One of those sighs caught in her throat. For just an instant, she saw not Reimu gently rising into the air to float home, but a wisp of cloud escaping a little lacquered box to disperse in the wind.
Her hand caught Reimu's, though, and the cloud was Reimu again, whole and still there and giving her a half-annoyed 'what is it this time?' look. So, for lack of anything better for it to be, Yorihime bored her with another admonition to not cause trouble, and to eat properly, and to give her regards to the apothecary.
Reimu actually blew a raspberry at her before leaving for real. That response helped her not to think about old nonsense again.

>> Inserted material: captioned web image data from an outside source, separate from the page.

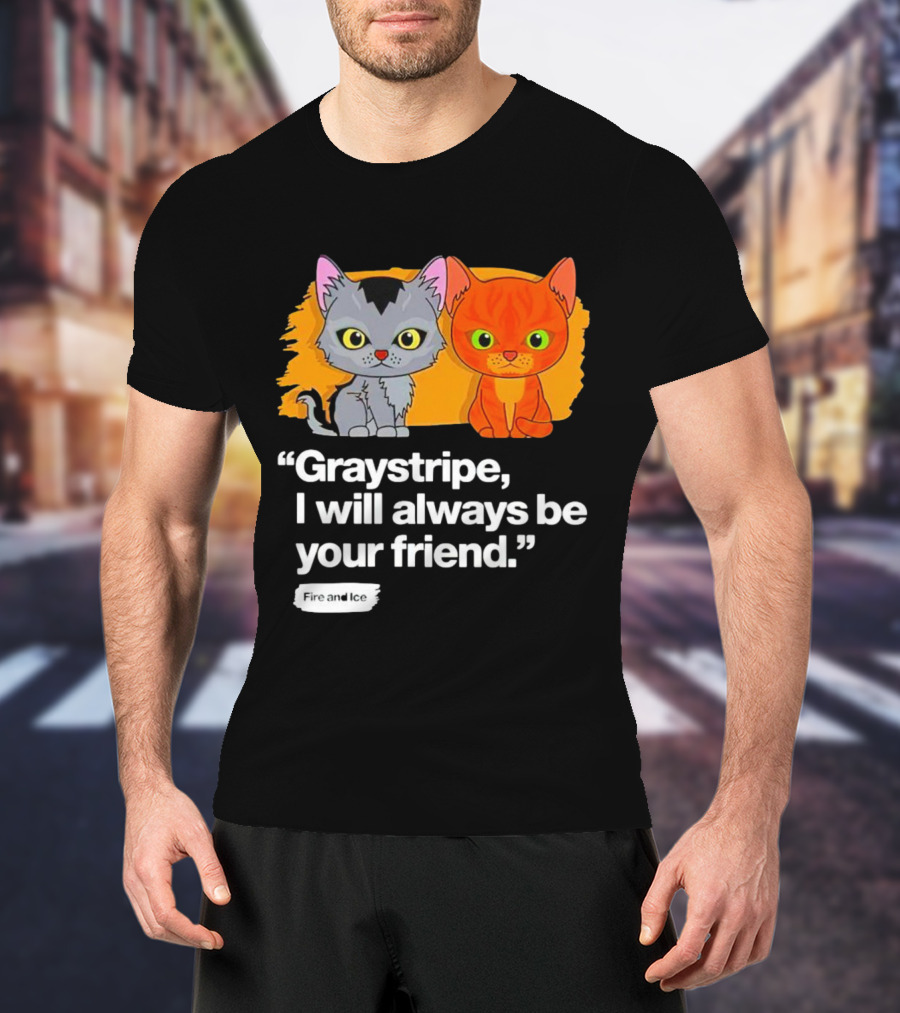 Graystripe I Will Always Be Your Friend Fire And Ice T-Shirt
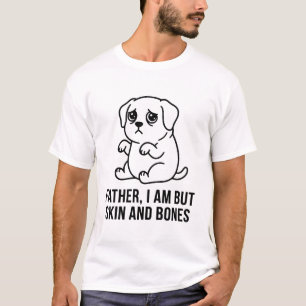 rolig Fader hund Jag är Men Hud och Ben Grafisk T Shirt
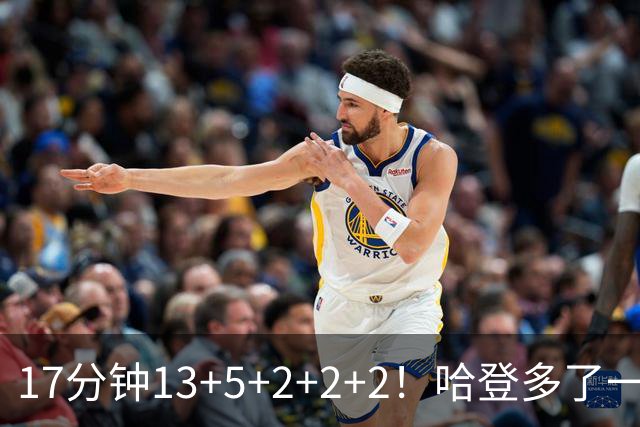 17分钟13+5+2+2+2！哈登多了一个强力帮手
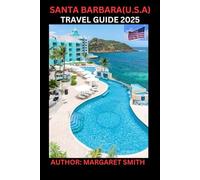 SANTA BARBARA TRAVEL GUIDE: 2025-2027: “ EXPLORE CALIFORNIA’S AMERICAN RIVIERA:BEACHES, WINE COUNTRY, TOP ATTRACTIONS, AND HIDDEN GEMS LOCATED AT 150 KM NORTHWEST TO LOS ANGELES, CALIFORNIA, U.S.A”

Sanae knew exactly what the sight of Reimu from behind, pushing off her shrine's roof to fly home, reminded her of. Strange enough, because back then, just a few weeks ago, she'd been in the opposite role. Was this what it felt like?
She understood this the moment her hand caught Reimu's wrist. In the time after Reimu must have felt the pull but before Sanae could stop her own momentum, she decided to jump instead.

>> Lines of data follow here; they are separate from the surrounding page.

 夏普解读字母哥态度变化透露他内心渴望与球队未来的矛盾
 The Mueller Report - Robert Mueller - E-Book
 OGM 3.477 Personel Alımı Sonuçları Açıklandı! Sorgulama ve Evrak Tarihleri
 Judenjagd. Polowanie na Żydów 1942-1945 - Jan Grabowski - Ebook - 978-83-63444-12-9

The wind answered so much more easily, here. It lifted her up to fly shoulder and shoulder with the other girl (same age? A year or two younger? Hard to say), who shot her a look.

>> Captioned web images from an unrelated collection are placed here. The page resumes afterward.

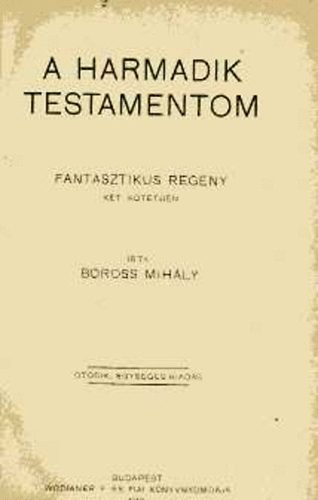Boross Mihály: A harmadik testamentom. Fantasztikus regény két kötetben antikvár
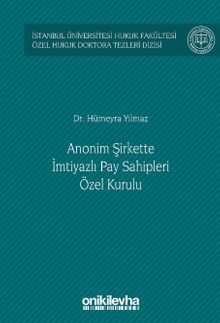 Anonim Şirkette İmtiyazlı Pay Sahipleri Özel Kurulu İstanbul Üniversitesi Hukuk Fakültesi Özel Hukuk Doktora Tezleri Dizisi No: 50
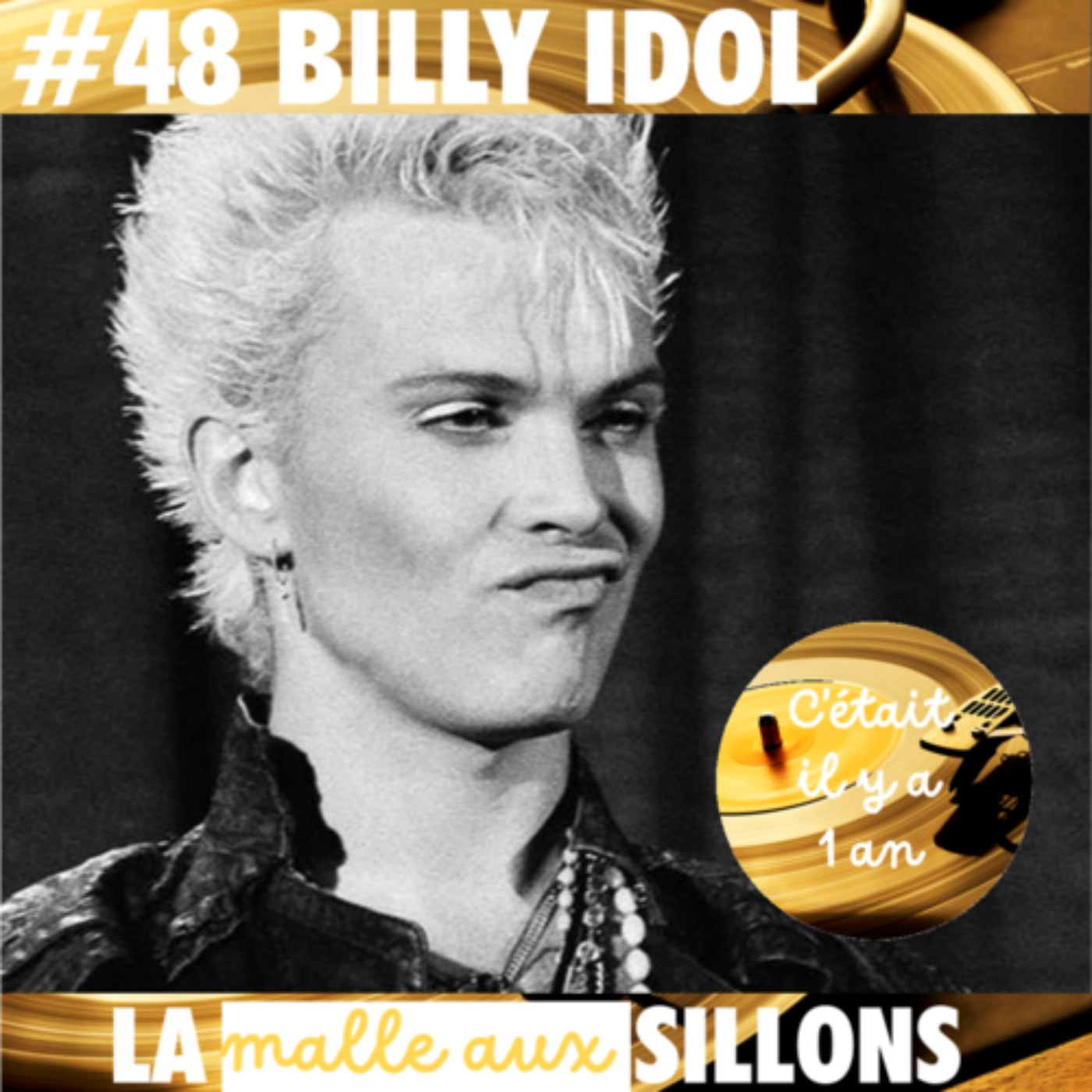 #48 REDIF – La Malle aux Sillons – Billy Idol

"What? Looking for a rematch already?"
"No! Please, no. Um, I actually don't have anything to do right now." That was a lie: she was going to prepare dinner, but she was the only one who needed food here, anyway. "So since you're here, could you show me around the village, maybe? I can treat you to dinner as thanks."
"I'm not really the best person for that, but sure, I guess."
Alice had barely seen Reimu to the door and turned around to go back to work when a disturbance among the dolls called her attention. It was something like a muscle twitch, in something that is not a muscle.
Then, a shout. "ALICE!"
She rushed to the front door to find Reimu, hovering a finger's breadth above the ground, covered in dolls. Several Russian and Londoner ones hanging onto her sleeves, two French dolls on the hem of her skirt, a Shanghai hugging her shin.
Reimu spread her arms and the dolls dangled almost comically from them, like decorations on a party banner. "What the hell, Alice?"
That's what Alice would've loved to know, too. She wanted to sketch or photograph the scene, but Reimu refused and made her remove the dolls right away.
Reimu got up and gathered the cups to refill the tea. Yukari did not stop her.
The water was set boiling, but she didn't have to bother fetching the tea leaves: a gloved hand held the can ready for her when she turned around. And a short distance away, next to the shelf, was the face it went with, smiling at her out of a hole in the air with the chin resting on Yukari's other hand as if leaning on a windowsill.
Reimu took the tea—not actually the one she had intended to get, but oh well—and gave Yukari the side-eye. "What?"
"Nothing in particular. I'm just trying to help."
"Really?"
"Would I lie to you?"
"Yes."
Yukari laughed and brushed a speck of dirt off of Reimu's collar. "True."